I have to see if this frequency can reconstruct the signal without aliasing. I understand that to verify this, we need $\omega_s > 2 \omega_{\max}$.
From $x[t]$ I get this data:
$\Omega_0=0.1\pi$ rad/s
$N=20$ s
$\omega_0=4\pi$ rad/s
In the resolution that I'm following I have that $\omega_s>2\cdot8\cdot4\pi$ so $\omega_{\max}=8\times4\pi$.
This is what I don't understand:
Why is $\omega_s>2\times8\times4\pi$?
Where does that $8$ come from?
Can someone clarify me this situation?
There are several parts of your question that do not make sense, so I am going to make some educated guesses as to what you are trying to do.

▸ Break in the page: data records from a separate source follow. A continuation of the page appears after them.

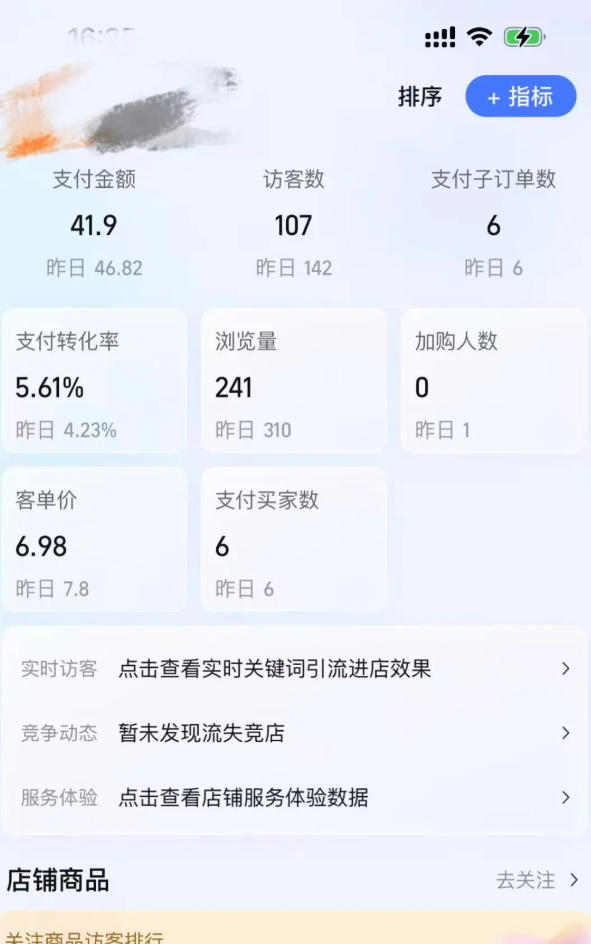 （18170期）薅流虚拟电商实战课1.0：0成本AI流程化操作，淘宝闲鱼双店联动，低风险长期被动收益玩法_豪客资源创业项目网-豪客资源_豪客资源库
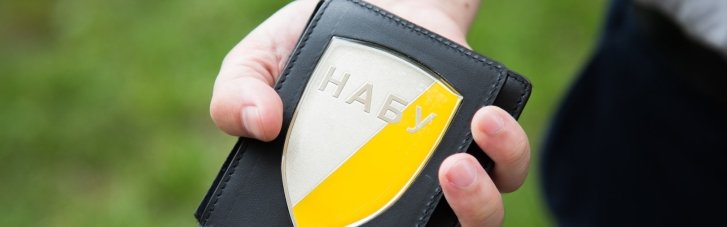 Спецоперация НАБУ в отношении чиновников: нардеп Гончаренко и СМИ рассказали, у кого проводят обыски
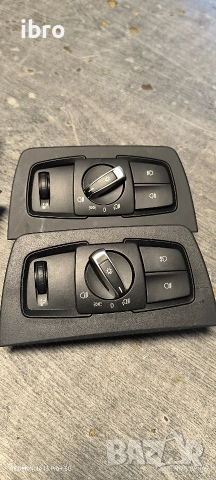 ключ за фарове за БМВ 9393947 9204067 6932792 3420276 9192744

By inspection, the max frequency of $x[n]$ is $0.8 \pi$ (radians/sample). To put this in terms of radians per second, note that if you have $\phi$ radians for every sample, and you have $1$ sample for every $1/f_s$ seconds, then you have $\phi / (1/f_s) = \phi f_s$ radians per second. With the numbers you give, this means that
$$ 0.8\pi \cdot f_s = \pi \dfrac{4}{5} \cdot 40 = \pi 4 \cdot 8 = 32\pi $$
Thus, $w_{s} > 2 \cdot 32\pi = 2 \cdot 8 \cdot 4\pi$.